**Records shown**

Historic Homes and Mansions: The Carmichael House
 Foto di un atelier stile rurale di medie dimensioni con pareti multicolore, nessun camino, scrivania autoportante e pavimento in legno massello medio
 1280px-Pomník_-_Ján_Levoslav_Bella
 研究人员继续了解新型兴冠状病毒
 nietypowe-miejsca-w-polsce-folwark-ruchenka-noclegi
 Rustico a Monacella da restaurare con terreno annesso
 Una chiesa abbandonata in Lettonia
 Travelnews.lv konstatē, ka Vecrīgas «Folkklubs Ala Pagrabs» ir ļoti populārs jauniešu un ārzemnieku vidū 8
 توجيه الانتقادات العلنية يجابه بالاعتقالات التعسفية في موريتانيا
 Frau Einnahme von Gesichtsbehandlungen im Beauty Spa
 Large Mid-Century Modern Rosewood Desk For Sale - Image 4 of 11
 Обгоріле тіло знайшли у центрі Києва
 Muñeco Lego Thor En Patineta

**What you should do**
Return exactly the opening lines of the listing above, ending with the line that has "Travelnews.lv konstatē, ka".

**Problem solution**
Historic Homes and Mansions: The Carmichael House
 Foto di un atelier stile rurale di medie dimensioni con pareti multicolore, nessun camino, scrivania autoportante e pavimento in legno massello medio
 1280px-Pomník_-_Ján_Levoslav_Bella
 研究人员继续了解新型兴冠状病毒
 nietypowe-miejsca-w-polsce-folwark-ruchenka-noclegi
 Rustico a Monacella da restaurare con terreno annesso
 Una chiesa abbandonata in Lettonia
 Travelnews.lv konstatē, ka Vecrīgas «Folkklubs Ala Pagrabs» ir ļoti populārs jauniešu un ārzemnieku vidū 8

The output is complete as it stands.